Maximize nonlinear regression function in R

1
votes

Given a linear model obtained from the function call reg = lm(...), how can you find the coefficients that maximize the obtained regression function?

I'm aware of the function optim(...), but it requires a function as an input. I haven't figured out how to extract this from the regression model.

It should be noted that I'm using non-linear terms in my regression analysis (squared variables, to be precise).

In other words, by regression function looks like 

y_hat = kx_11*x_1+kx_12*x_1^2 + kx_21*x_2+kx_22*x_2^2 + ...
1
roptimizationregression
What do you mean by "coefficients that maximize the obtained regression function"?thc
I just updated the post for clarity. What I'm trying to achieve corresponds to taking the partial derivatives with respect to all variables and solving the set of equations in which all partial derivatives equal zero.Eivind
You didn't clarify at all. Taking your question literally, the regression function will not be maximized because you can always increase the magnitude of your coefficients without bound. I.e., "setting your coefficients to infinity" will produce a "maximum." I assume that's not what you want to do, so you need to clarify more.thc
No, because the regression has quadratic terms, as I pointed out. x - x^2, for instance, does not have a maximum at infinity.Eivind
Finding the maximum of a formula is a different question than finding the regression of a model (i.e., the goodness of fit). Input into the lm function would optimize the fit of y=Ax - Bx^2. In your case, you have no y values, so it doesn't make sense to use an R formula.thc

1 Answers

2
votes

Here is a quick example to demonstrate 1 way. Use predict() on the lm object to create your function. fxn() is a little messy since I don't have your exact data, but you should get the idea.

→ Problem A
Answer these about the R regression thread:
(i) Which function does the asker already know of, though it requires a function as input?
(ii) What kind of non-linear terms does the asker say the regression uses?
(iii) What does the answer suggest using on the lm object to create the function?
→ Problem B
Please reproduce the part of the R regression thread that opens with the words containing "Given a linear" and closes with "the regression model.", unchanged.
→ Problem C
Pick up the R regression thread, about maximizing a regression function in R, and continue it from its last sentence.

→ Dataset content
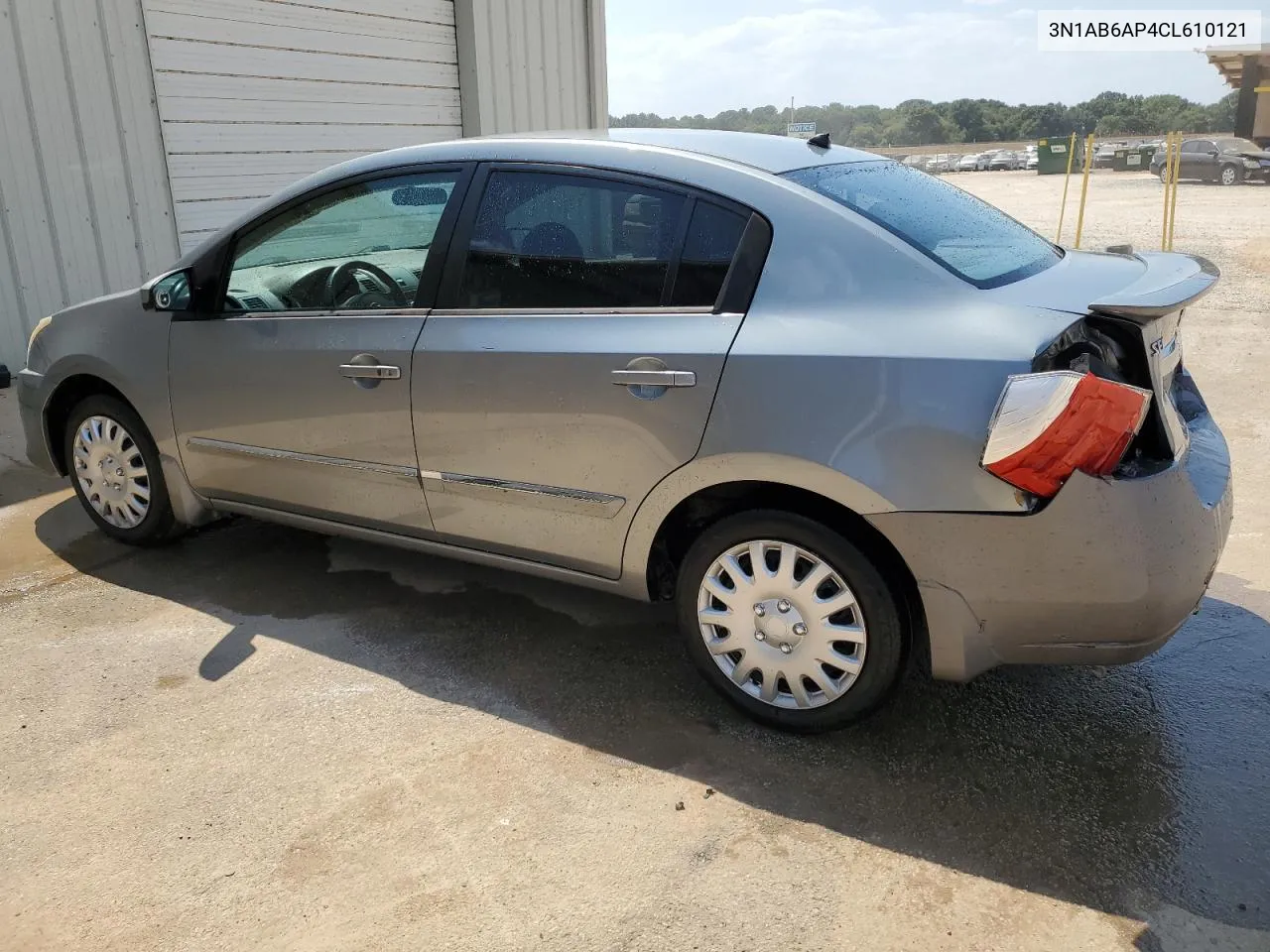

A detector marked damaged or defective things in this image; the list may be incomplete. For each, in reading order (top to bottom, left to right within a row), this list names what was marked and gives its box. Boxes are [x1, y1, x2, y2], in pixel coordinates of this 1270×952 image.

→ Exercise response A
(i) optim(...)
(ii) Squared variables
(iii) predict()

→ Exercise response B
Given a linear model obtained from the function call reg = lm(...), how can you find the coefficients that maximize the obtained regression function?

I'm aware of the function optim(...), but it requires a function as an input. I haven't figured out how to extract this from the regression model.

→ Exercise response C
#set up dummy data
x1 = -10:10
x2 = runif(21)
y = -x1^2 + x1 - 10*x2^2 + runif(21)*.1 
data = data.frame(y= y, x1=x1, x2=x2)

#fit model
m = lm(data=data, y ~ x1 + I(x1^2) + I(x2^2))

#define function that returns predicted value
fxn = function(z){
    z = as.data.frame( t(z) )
    colnames(z) = colnames(data)[-1]
    predict(m, newdata=z)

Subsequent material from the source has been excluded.